__Written task 1__: According to the extract on Superusers' C-factors, how many attributes starting with the letter C does the chapter examine?

Superusers’ C-factors

In the research for this book, certain distinguishing features or attributes common to all Superusers were observed, again and again. Superusers exhibit a predilection and expertise, not only for the technologies they master but finesse with human interaction. While design technologists are needed for their computational skills and productivity, it’s their outlook and consideration for others’ interests and needs that separate them from ordinary specialists.
This chapter looks at the qualities and attributes that make the Superusers’ superpowers of Chapter 2 possible. These attributes – ten X-factors starting with the letter C – are the bedrock for what separates a Superuser from someone who specializes in technology. The chapter looks at what drives Superusers, their defining qualities, and sought-after differentiators.

Curiosity

Superusers are naturally curious – they’re driven by curiosity – particularly about the world outside of technology. It is not enough for technologists to focus exclusively on mastering technology and tools – for that to be the end of their interests. Some address this by adding “A” for art to STEM subjects, making it STEAM. “I’d add a ‘d’ for design and make it STEAMD,” says Dan Anthony, Design Computation Leader, NBBJ. “We need design. I’m personally very enthusiastic about the [Stanford] d.school approach. Experientially solving problems. Hacking out a process. Sometimes the exposure to the arts can be very narrow or cursory if you don’t want to apply it.” Anthony explains how curiosity led him to study architecture in the first place:
One of the things that came out of my experience at Stanford is an interest in graphic design – something I’ve always been interested in. One of the things that got me to the University of Oregon is that I continued to explore that space after I graduated from Stanford. I found that the thing that I wanted to learn more about was architecture and design. I went to California College of the Arts (CCA) for classes. I travel and go to museums, draw and photograph buildings. I realized I was gravitating toward the urban space and wanted to learn how to design it. I was driven by curiosity.

__Record excerpts__:

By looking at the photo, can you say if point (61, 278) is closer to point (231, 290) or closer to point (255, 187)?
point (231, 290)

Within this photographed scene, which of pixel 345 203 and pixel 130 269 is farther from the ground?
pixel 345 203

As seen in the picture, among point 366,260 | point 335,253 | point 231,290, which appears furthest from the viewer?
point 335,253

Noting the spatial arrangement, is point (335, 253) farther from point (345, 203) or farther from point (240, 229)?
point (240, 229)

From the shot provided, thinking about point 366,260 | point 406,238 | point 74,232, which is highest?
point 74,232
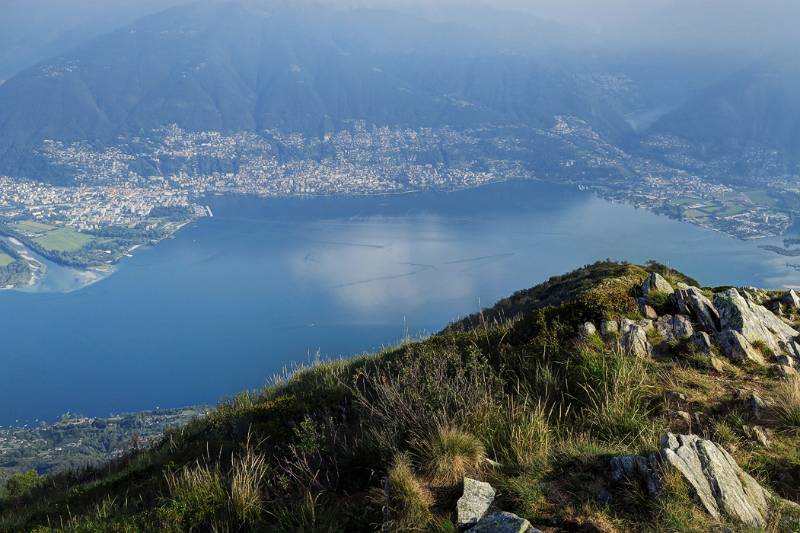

__Written task 2__: Print the entries exactly, starting at the line that contains "As seen in the" and ending at the last line of the entries. Leave out the pictures.

__Written solution 1__: Ten.

__Written solution 2__:
As seen in the picture, among point 366,260 | point 335,253 | point 231,290, which appears furthest from the viewer?
point 335,253

Noting the spatial arrangement, is point (335, 253) farther from point (345, 203) or farther from point (240, 229)?
point (240, 229)

From the shot provided, thinking about point 366,260 | point 406,238 | point 74,232, which is highest?
point 74,232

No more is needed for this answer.